Genetic testing helps physicians zero in on eye disease
U-M Kellogg Eye Center scientists are first to screen for multiple retinal disease genes on a single microchip — and it's cost-effective
ANN ARBOR, Mich. -- Rapid genetic testing for eye disease is becoming a reality, thanks to a technology developed at the University of Michigan Kellogg Eye Center. Scientists have created a first-of-its-kind test on a microchip array that will help physicians hone their diagnoses for patients with the blinding disease known as retinitis pigmentosa (RP). The screening technique has proven to be reliable and cost-effective.
In the September issue of Investigative Ophthalmology & Visual Science (IOVS), scientists at the U-M Department of Ophthalmology and Visual Sciences report on the arRP-I sequencing array, the first technology to screen simultaneously for mutations in multiple genes on a single platform.
This is a novel tool for scientists and physicians alike, says lead author and Kellogg scientist Radha Ayyagari, Ph.D. "For diseases that are associated with multiple genes, like RP, we now have a new and faster method for identifying the underlying genetic basis. This is also useful in analyzing complex patterns of inheritance and for understanding how causative genes might interact with each other."
RP is a group of diseases, affecting one in every 3,500 individuals, in which retinal degeneration leads to blindness or severe vision loss.
Among the outward signs and symptoms are loss of peripheral vision, night blindness, and abnormal results from an electroretinogram (ERG), a test that measures the electrical activity and function of the retina. A patient with the autosomal recessive form of the disease (arRP) has inherited one gene from each parent, neither of whom is affected by RP.
It is nearly impossible to identify which form of the disease a patient has through a clinical examination alone, notes John R. Heckenlively, M.D., a specialist in inherited eye disease who also participated in the study.
"Identifying the precise genetic mutation responsible for an individual's disease will allow us to provide a precise diagnosis, and this knowledge will also allow us to apply genetic therapies as they are developed," he says.
Some clues to treatments are beginning to emerge in animal models, and scientists expect future therapies to be very specific to the type of RP.
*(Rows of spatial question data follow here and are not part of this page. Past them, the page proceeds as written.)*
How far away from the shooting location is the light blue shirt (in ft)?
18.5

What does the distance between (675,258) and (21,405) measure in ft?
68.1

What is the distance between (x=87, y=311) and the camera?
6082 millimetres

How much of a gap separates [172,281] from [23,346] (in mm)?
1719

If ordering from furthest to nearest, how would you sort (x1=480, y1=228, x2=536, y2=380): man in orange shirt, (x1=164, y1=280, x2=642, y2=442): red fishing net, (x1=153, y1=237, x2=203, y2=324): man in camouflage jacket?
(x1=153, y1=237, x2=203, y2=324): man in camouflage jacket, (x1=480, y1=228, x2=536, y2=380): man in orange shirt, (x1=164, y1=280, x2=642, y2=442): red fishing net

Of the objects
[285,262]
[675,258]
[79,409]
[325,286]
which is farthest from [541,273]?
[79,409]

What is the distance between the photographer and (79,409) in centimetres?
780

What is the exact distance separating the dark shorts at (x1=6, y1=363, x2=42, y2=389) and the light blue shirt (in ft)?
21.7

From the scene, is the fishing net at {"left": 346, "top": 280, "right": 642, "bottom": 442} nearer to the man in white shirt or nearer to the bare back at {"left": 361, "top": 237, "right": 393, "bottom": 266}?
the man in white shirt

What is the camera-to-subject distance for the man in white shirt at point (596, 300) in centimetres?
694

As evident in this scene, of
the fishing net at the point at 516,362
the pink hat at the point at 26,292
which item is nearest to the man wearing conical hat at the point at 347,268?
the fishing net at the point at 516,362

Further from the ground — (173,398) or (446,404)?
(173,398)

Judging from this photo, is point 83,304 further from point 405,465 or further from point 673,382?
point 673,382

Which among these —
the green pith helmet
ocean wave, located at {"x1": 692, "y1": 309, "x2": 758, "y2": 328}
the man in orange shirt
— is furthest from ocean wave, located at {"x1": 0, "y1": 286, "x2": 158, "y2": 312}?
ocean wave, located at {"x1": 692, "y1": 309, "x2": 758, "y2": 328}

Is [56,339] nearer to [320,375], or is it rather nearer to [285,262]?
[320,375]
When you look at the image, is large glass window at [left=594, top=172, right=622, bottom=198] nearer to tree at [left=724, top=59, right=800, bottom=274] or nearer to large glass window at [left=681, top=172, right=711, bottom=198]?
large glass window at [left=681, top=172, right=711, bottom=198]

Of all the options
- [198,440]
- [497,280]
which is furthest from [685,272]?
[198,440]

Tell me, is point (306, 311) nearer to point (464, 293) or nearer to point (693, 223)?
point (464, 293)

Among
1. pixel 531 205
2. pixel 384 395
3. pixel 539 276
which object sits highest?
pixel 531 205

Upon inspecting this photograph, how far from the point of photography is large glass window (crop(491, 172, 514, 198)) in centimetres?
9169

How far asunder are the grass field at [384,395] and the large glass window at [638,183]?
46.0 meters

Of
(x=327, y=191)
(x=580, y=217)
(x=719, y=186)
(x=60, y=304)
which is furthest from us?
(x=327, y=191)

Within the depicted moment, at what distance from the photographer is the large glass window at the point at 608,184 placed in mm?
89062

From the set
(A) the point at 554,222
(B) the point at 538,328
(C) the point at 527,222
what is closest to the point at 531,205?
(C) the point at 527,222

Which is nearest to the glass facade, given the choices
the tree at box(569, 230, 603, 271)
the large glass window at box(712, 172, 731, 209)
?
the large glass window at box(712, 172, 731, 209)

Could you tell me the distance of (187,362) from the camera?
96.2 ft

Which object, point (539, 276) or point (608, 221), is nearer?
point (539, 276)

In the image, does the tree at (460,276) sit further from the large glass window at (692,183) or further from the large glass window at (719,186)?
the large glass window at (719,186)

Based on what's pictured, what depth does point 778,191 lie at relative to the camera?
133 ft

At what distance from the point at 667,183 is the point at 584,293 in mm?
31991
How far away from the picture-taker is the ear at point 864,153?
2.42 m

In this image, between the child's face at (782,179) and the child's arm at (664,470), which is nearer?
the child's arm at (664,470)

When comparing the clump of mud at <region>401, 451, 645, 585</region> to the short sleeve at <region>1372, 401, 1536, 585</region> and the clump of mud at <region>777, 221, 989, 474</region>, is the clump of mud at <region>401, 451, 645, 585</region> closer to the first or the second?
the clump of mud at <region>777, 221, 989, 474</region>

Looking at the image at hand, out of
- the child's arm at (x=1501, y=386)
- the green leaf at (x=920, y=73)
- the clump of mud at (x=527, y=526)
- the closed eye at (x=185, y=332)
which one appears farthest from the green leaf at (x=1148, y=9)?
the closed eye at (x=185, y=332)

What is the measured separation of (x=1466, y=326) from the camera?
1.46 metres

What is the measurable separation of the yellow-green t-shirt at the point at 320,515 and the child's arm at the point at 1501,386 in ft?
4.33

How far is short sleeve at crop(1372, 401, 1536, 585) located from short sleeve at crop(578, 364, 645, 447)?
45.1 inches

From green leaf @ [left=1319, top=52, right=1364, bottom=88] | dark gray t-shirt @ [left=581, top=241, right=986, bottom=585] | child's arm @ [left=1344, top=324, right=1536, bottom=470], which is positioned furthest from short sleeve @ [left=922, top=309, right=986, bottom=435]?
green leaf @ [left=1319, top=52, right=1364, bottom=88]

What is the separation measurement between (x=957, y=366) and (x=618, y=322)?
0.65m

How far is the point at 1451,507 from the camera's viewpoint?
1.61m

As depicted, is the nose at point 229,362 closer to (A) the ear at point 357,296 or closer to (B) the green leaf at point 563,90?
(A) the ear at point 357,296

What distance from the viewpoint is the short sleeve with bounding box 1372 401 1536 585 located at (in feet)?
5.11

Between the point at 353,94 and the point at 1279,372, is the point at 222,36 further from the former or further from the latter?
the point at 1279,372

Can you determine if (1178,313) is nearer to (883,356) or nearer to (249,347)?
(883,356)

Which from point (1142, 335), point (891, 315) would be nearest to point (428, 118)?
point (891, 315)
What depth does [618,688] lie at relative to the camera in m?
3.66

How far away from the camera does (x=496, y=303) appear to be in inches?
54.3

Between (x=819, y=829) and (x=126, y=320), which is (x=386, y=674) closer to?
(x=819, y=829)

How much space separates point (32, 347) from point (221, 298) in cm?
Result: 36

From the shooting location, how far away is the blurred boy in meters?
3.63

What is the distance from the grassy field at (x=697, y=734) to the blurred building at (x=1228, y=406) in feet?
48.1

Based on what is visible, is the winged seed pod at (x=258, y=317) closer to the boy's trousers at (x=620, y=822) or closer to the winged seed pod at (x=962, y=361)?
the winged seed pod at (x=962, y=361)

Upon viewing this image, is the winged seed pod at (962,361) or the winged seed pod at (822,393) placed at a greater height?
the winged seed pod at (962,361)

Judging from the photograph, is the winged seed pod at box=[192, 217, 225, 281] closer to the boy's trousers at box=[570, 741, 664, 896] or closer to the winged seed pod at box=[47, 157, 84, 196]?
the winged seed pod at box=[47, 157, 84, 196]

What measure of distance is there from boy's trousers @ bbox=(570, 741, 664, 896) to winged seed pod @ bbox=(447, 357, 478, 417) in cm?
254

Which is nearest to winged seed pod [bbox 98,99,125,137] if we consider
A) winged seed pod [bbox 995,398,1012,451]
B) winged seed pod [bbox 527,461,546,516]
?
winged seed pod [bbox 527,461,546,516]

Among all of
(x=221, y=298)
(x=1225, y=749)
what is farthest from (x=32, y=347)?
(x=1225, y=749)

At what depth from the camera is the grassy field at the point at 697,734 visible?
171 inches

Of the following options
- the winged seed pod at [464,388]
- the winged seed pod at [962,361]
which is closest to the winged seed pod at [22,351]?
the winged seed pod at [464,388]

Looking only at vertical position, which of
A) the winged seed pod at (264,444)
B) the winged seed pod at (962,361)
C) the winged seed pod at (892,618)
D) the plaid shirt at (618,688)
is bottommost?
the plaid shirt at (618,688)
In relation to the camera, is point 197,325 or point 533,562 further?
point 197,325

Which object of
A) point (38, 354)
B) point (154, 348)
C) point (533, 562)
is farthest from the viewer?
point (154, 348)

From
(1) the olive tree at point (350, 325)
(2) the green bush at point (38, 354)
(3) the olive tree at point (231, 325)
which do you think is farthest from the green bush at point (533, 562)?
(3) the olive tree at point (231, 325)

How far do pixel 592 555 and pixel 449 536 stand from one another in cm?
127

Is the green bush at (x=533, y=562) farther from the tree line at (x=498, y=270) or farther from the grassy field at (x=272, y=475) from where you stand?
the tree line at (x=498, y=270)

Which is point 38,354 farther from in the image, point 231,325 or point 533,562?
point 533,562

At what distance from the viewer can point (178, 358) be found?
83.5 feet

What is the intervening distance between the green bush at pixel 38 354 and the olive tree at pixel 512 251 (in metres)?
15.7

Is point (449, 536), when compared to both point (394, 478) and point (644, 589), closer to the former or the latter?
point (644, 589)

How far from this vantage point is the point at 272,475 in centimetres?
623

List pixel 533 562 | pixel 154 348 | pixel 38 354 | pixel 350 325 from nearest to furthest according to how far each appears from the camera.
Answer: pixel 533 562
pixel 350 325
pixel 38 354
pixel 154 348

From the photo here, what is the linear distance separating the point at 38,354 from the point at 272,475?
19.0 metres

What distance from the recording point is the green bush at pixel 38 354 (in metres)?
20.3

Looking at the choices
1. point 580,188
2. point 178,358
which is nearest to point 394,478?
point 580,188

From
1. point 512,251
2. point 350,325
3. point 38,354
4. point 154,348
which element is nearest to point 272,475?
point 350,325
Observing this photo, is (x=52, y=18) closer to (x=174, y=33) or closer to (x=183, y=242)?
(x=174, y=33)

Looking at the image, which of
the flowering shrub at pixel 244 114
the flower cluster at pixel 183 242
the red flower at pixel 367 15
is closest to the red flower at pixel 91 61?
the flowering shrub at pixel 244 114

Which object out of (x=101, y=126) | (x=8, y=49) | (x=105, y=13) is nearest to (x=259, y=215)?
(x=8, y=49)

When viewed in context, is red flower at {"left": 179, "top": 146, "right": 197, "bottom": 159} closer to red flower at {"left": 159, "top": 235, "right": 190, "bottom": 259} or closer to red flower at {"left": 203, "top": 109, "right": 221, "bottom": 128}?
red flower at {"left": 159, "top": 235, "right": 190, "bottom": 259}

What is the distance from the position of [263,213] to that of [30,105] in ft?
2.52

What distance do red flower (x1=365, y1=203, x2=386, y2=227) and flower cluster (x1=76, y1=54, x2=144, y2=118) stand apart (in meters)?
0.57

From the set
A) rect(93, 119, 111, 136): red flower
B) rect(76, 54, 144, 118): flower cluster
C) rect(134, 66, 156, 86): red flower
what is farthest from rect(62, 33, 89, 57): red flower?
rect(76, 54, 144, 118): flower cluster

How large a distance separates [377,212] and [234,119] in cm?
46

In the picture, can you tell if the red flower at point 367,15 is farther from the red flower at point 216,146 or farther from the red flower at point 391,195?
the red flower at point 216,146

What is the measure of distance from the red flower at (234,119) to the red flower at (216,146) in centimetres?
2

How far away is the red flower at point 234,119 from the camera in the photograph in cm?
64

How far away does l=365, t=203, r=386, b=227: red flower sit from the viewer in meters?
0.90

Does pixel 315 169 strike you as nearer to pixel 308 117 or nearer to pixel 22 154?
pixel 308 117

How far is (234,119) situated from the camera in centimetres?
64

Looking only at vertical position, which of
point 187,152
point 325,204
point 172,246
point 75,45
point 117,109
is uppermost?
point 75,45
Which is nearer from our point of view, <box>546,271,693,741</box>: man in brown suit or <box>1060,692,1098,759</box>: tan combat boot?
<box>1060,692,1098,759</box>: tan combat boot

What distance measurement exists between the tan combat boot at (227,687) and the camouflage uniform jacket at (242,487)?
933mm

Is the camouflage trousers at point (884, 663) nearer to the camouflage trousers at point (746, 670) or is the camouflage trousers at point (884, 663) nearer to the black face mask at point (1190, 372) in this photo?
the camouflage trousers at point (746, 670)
"Perhaps one patient will benefit from dramatically limiting exposure to sun or artificial light, and another will use certain vitamins or supplements to stop progression of the disease," says Heckenlively. "Obtaining a molecular diagnosis is going to be very important in helping to guide gene-based treatments for patients in the coming years," he concludes.
Ayyagari's study involved 70 individuals with a clinical diagnosis of arRP. Thirty-five had not been previously screened, and 35 others with known genetic mutations were screened to validate the results.
The arRP-I chip contained sequences, or genetic codes, of 11 genes that carry approximately 180 mutations associated with early-onset retinal degenerations. To date more than 30 genes have been identified for various forms of RP. Ayyagari notes that while the size of the chip currently limits the ability to array all known RP genes, larger platforms are likely to be available soon.
The arRP-I chips designed by the Kellogg research team produced 97.6 percent of the sequence analyzed with greater than 99 percent accuracy and reproducibility. The material cost of the arRP-I chip was 23 percent less that of current sequencing methods. That figure does not take into account the substantial savings in time and labor realized by analyzing multiple genes at once. These chips can detect both previously known and novel mutations.
Kellogg scientists and physicians expect that genetic technologies will grow dramatically in the next five years, particularly as additional space becomes available in the recently approved expansion to the Eye Center.
A proposed expansion of the U-M's eye disease genetic testing and counseling center will allow Ayyagari and Heckenlively to screen large numbers of interested patients, provide counseling and education on the implications of genetic testing, and advance the pace of research toward targeted genetic therapies for RP and other inherited eye diseases.